However, I did it as a gag and because someone bet that I couldn't. I do it now every once in a while for fun, or to prove to people that diving is easy when you practice the essentials.....easy to the point that you can start doing stupid stuff like inflator-breathing.

---------- Post added November 6th, 2014 at 10:49 AM ----------

The only scenario I can envision is a diver very low on air, lost within a wreck who is passed a full cylinder through an opening. Breathing directly off the tank he can gain time to switch his equipment over to the full tank.

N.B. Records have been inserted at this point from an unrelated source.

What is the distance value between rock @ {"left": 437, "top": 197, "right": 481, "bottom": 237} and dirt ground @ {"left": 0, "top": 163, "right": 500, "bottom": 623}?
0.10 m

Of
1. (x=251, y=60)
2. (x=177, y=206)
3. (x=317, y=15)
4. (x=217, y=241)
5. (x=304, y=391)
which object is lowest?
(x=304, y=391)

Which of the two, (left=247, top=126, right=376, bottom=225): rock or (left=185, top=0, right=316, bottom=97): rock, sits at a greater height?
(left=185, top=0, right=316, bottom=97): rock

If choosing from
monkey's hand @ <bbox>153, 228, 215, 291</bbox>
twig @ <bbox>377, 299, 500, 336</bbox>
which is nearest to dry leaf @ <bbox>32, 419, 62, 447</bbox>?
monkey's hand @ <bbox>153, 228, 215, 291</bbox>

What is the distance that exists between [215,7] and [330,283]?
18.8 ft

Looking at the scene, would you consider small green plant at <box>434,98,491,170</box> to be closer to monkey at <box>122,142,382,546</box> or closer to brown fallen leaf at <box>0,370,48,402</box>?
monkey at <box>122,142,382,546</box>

Hahaha, what a douchebag that rescuer is! "Here, I went to get you a new tank so you could live......but I didn't put a reg on it because you don't deserve another reg. You have to bare-tank breathe, in an already-panicked state (presumably) and then fiddle with your own gear in the short time you have between breaths (because it's so hard to get a good one). Good luck."
 
If the cynlinder getting passed has a reg on it you still need to remove that reg to get your BCD on the tank. If you fumble to much switching equipment or need to relax first, tank breathing could help.
 
I was joking, actually.

Having said that, i realize you might be being serious, so here are the problems with that scenario:
You wouldn't put the tank on your BCD.... That would be crazy. Anyone in a wreck should be able to clip off a stage and treat that new tank as such.

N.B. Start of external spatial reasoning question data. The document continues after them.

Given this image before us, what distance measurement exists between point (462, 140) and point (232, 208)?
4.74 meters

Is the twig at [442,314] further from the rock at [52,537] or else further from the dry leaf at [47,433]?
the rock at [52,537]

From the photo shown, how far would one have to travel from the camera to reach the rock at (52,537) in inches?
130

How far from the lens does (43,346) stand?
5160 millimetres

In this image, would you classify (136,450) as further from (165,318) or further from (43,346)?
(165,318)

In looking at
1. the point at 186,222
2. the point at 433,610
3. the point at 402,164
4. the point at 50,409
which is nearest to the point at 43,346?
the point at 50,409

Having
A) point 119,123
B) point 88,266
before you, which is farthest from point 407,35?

Either way, there's certainly no need to remove a reg to put your BCD on it.....just slide it in from the top (opposite of normal).

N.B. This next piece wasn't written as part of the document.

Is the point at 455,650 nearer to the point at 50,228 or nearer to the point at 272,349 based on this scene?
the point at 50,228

---------- Post added November 6th, 2014 at 12:48 PM ----------

I'm currently learning sidemount, and one of the advantages is that you can do pretty much whatever you want with your tanks. Switching first stages underwater, handing off a tank, or even breath directly from the tank valve, sans first stage. The latter I had a hard time believing, so I tried it earlier tonight in my exercise pool. No regulator, harness or BCD, justmy trusty HP 119 and me. And I was amazed how easy it was. Once I had the gas flow rate right, it was a breeze breathing straight from it and swimming with it. Who needs regulators, anyway? I suck, and I may even be good at it! But seriously, can you imagine any scenario where you would actually have to use this method? Good to know it works, though.
Other thing to mention is that you should NEVER need to switch regs underwater, and certainly should never do so willingly. Unscrewing your first stage underwater can ruin it....short term AND long term.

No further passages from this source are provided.